:: TEXT SHOWN ::

In addition the colors are different for activities with the same name. We can define a dictionary containing the colors for each activity and pass the `fillcolor` keyword argument to the `Scatter` constructor. We also use the `opacity` keyword so we can see the grid lines through the rectangles. For simplicity, we use colors conviniently defined in the `plotly.express` API: 

In [73]:
import plotly.express as px

colors = px.colors.qualitative.Pastel

activity_colors = {
    'bed': colors[0],
    'ambulating': colors[1],
    'lying': colors[2],
    'chair': colors[3],
}

fig = go.Figure(layout={**layout, 'width': 600})
for _, activity_df in df.groupby('activity_sequence'):
    start = activity_df['time'].min()
    end = activity_df['time'].max()
    name = activity_df['activity_label'].unique()[0]
    fig.add_trace(
        go.Scatter(
            x=[start, start, end, end], 
            y=[-2, 2, 2, -2], 
            mode='none', 
            fill='toself',
            fillcolor=activity_colors[name],
            opacity=0.333,
            name=name))
   

fig.show()

This is an improvement, but there multiple legend entries for the same type of activity. We must keep track of which activities have already been added to the legend using a `set`, and use the `showlegend` keyword argument in the `Scatter` constructor to determine if the name of a trace should be added to the legend. We must also add the `legendgroup` keyword to ensure that all activities are shown or hidden when the corresponding legend entry is clicked.

In [77]:
fig = go.Figure(layout={**layout, 'width': 600})

# Create the empty set
activity_legend = set()
for _, activity_df in df.groupby('activity_sequence'):
    start = activity_df['time'].min()
    end = activity_df['time'].max()
    name = activity_df['activity_label'].unique()[0]
    fig.add_trace(
        go.Scatter(
            x=[start, start, end, end], 
            y=[-2, 2, 2, -2], 
            mode='none', 
            fill='toself',
            fillcolor=activity_colors[name],
            opacity=0.333,
            name=name,
            legendgroup=name,
            showlegend=not name in activity_legend))
    
    # Add the anme to the set.
    activity_legend.add(name)

fig.show()

Now, we can add the sensor data over the top of the activity rectangles:


In [88]:
fig = go.Figure(layout={**layout, 'width': 900, 'height': 500})

colors = px.colors.qualitative.D3

sensor_colors = {
    'front': colors[0],
    'lateral': colors[1],
    'vertical': colors[2],
}

activity_legend = set()

for index, group in enumerate(df.groupby('activity_sequence')):
    _, activity_df = group
    start = activity_df['time'].min()
    end = activity_df['time'].max()

:::
:: SUPPLIED MATERIAL ::

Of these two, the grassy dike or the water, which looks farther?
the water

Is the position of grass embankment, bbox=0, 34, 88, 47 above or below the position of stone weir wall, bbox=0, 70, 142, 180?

:::

* _AIM OF THE TASK_: In the plotting tutorial, the code that begins "import plotly.express as px" passes keyword arguments to go.Scatter. List every one of them.

* _RESULT_: x, y, mode, fill, fillcolor, opacity, name